TASKS TO PERFORM:
**1)** Reproduce the stretch of the post on diet and hyperactivity from "After researching Feingold's" through "this side effect.", substituting "cupcake" for "doughnut".
**2)** Resume the post on diet and hyperactivity after its final sentence.

Start of PASSAGE SHOWN

If everyone on this board with a problem child will follow my advice for ONE month without fail, I can save you alot of money, alot of grief, and put your psychologist out of business.
The root problem in most cases of a.d.d. or hyperactivity is DIET. I can firmly state this because I was a child diagnosed in 1976 as hyperactive. If I had grown up in the 90's I would have been diagnosed with A.D.D. and put on Ritalin (kiddie dope) and given a death sentence. I can remember how I felt. I could not change no matter how hard I tried. I knew how much I was hurting my mother (lived with her...divorced family) I just could not stop my behaviour. She noticed that on some days, I as a good boy. I noticed those days too but we never put 2 and 2 together until she saw Doctor R. Feingold on a talk show talking about hyperactive kids. This was back in 76....and such a thing was a rare topic because most kids with hyperactivty were paddled in school, and whipped at home so it was controlled out of fear to a point.
After researching Feingold's material, I was put on a NO SUGAR, No artifical flavor, no artificial color diet. Mom read the ingriedents on every thing she bought to ensure there was nothing artifical. After she detoxed my blood of all that garbage that my body was reacting to, I began to gain control of my own behavior. As I grew into an adult, I found that I had a problem digesting sugar. So what most of you parents have on your hands are borderline diabetics in the making. That awkward behavior is his the reaction from his body's inability to break down sugar properly. At a young age, it manifests itself in bratty behavior and superhuman endurance. When they are adults that same jet fuel will backfire and do the opposite. If I eat a doughnut today, I ruin my entire day due to the resulting downer effect. I want to nap all day and I am (still) very grouchy during this side effect.
Save the money on the doctors and spend it on more expensive groceries and spend more time shopping for those groceries. The kid is worth it.
They say that you always pay for your childhood when you have a kid because your kid will pay you back for everything you did when you were a kid....and today I have a 7 year old son, who is JUST like his dad. Although it took me some time to realise I had a clone in the family. He always acted fine at home because if he didnt I spank. I don't waste time on Time-outs because they never worked for me. So he acted great at home. When he got to school, juiced up on FROSTED Flakes, or SUPER SUGAR Crisp cereal or FROSTED mini-wheats, he turned into Mr. Hyde. Talking out of turn, always wanting to be the center of attention, couldnt sit still, always bouncing around at inopportune times.
After my mother (his granny) pointed out the resemblance to my problem, I got on track and put him on my old diet. Within the first few days, he was sitting still, paying attention, and began to enjoy his time at recess instead of spending it in detention. The old Feingold Diet of '76 worked on my 21st century child.
In order for this to work, you are going to have to change yourselves before you can change your child. This business of "time-outs" and taking away stuff that the child knows will be given back does not work.

End of PASSAGE SHOWN
Start of DATA UNDER STUDY

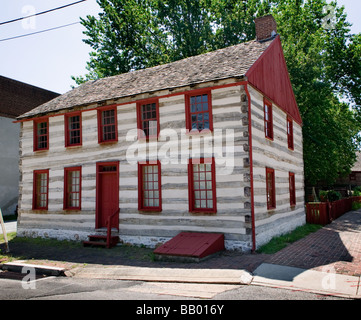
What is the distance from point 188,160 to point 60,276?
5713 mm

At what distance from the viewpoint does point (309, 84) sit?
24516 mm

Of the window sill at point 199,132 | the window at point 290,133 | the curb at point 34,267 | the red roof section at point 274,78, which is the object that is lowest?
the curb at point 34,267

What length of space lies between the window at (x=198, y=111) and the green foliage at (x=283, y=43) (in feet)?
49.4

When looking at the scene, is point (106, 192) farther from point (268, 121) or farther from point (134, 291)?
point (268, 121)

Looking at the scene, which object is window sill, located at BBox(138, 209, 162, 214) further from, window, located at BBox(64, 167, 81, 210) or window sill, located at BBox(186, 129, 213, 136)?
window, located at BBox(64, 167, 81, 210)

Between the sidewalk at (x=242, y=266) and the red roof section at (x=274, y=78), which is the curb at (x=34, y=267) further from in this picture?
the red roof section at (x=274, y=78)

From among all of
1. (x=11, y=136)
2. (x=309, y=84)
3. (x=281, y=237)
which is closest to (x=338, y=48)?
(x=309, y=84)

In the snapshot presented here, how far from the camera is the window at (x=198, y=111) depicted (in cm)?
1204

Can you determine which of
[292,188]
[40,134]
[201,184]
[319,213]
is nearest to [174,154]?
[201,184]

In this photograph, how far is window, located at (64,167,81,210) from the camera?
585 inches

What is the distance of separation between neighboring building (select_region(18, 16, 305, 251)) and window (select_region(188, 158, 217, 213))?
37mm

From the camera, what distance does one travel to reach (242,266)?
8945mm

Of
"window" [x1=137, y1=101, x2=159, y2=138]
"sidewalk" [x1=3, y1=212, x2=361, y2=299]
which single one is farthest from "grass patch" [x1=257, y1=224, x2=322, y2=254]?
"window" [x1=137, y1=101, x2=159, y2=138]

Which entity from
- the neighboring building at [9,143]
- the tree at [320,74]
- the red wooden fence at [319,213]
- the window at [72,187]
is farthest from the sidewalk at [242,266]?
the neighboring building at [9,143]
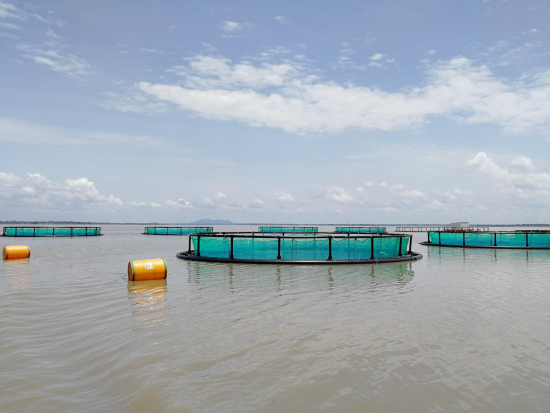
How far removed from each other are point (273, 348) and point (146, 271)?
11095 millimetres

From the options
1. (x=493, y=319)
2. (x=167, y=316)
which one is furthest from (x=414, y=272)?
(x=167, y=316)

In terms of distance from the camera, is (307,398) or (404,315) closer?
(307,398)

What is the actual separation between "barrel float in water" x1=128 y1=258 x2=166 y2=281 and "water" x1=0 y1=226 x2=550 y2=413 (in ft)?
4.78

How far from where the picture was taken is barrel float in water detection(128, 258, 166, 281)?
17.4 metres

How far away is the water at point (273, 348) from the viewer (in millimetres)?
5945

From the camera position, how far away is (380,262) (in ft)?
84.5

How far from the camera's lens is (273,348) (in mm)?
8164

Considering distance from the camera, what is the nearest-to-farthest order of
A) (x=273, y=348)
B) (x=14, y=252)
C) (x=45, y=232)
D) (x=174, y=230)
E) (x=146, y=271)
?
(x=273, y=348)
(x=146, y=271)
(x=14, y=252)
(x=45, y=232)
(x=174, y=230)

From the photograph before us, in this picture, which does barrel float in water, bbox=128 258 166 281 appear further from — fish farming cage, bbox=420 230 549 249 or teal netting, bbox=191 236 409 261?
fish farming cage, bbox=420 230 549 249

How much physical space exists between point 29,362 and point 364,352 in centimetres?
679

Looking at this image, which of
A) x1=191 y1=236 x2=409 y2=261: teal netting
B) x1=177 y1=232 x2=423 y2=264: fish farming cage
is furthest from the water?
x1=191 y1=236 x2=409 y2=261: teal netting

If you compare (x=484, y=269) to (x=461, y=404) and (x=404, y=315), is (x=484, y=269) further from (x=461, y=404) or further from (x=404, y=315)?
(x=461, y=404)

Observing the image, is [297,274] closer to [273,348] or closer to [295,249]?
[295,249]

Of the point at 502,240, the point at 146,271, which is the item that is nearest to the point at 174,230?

End of DATA UNDER STUDY

EXPECTED RESPONSES:
**1)**
After researching Feingold's material, I was put on a NO SUGAR, No artifical flavor, no artificial color diet. Mom read the ingriedents on every thing she bought to ensure there was nothing artifical. After she detoxed my blood of all that garbage that my body was reacting to, I began to gain control of my own behavior. As I grew into an adult, I found that I had a problem digesting sugar. So what most of you parents have on your hands are borderline diabetics in the making. That awkward behavior is his the reaction from his body's inability to break down sugar properly. At a young age, it manifests itself in bratty behavior and superhuman endurance. When they are adults that same jet fuel will backfire and do the opposite. If I eat a cupcake today, I ruin my entire day due to the resulting downer effect. I want to nap all day and I am (still) very grouchy during this side effect.

**2)**
You are going to have to tan a few behinds because the child is going to naturally rebel at this new diet, and challenge you on it. Get stern, do not falter and make sure the child knows that there is no option to this. YOU are the parent, and they will eat what you give them. If they lash out....and they will, lash back, in a way they will never forget. Spanking a child is never easy. I hate it and I dont spank hard. I havent spanked my kids in 3 years because they REMEMBER what a spanking feels like and do not wish to have another.
Get control of you kids back...take control. Control their diet, and trade that time-out for an eye opening spanking. If you do the diet correctly, the spankings will not be needed. If you do the spankings correctly, you need only do it enough a few times. A good spanking paired with some cooling off time, and a hug a few hours later, will go much further as long as the child understands that the hugs will be returned and so will the spanking, if it warrants.
When they had the paddle resting on the chalkboard at school, there was no such thing as school shootings. Such a thing was absurd and nothing more than Steven King Fiction. When they had the paddle in school, the parents got to deal with the hyperactive child (no-one wanted to be paddled by the golf coach...ouch!) because the child knew that their behavior would not be tolerated in school, so they did it at home. When the behavior got home, my mother did something about it. Today, kids just lose their video games.
If their diet is fixed, they will be in more control over their actions, they will spend more time talking to you and less time playing video games because their mind will be in a better position to accept information from you, instead of the opposite, which is them always wanting YOU to take information from them.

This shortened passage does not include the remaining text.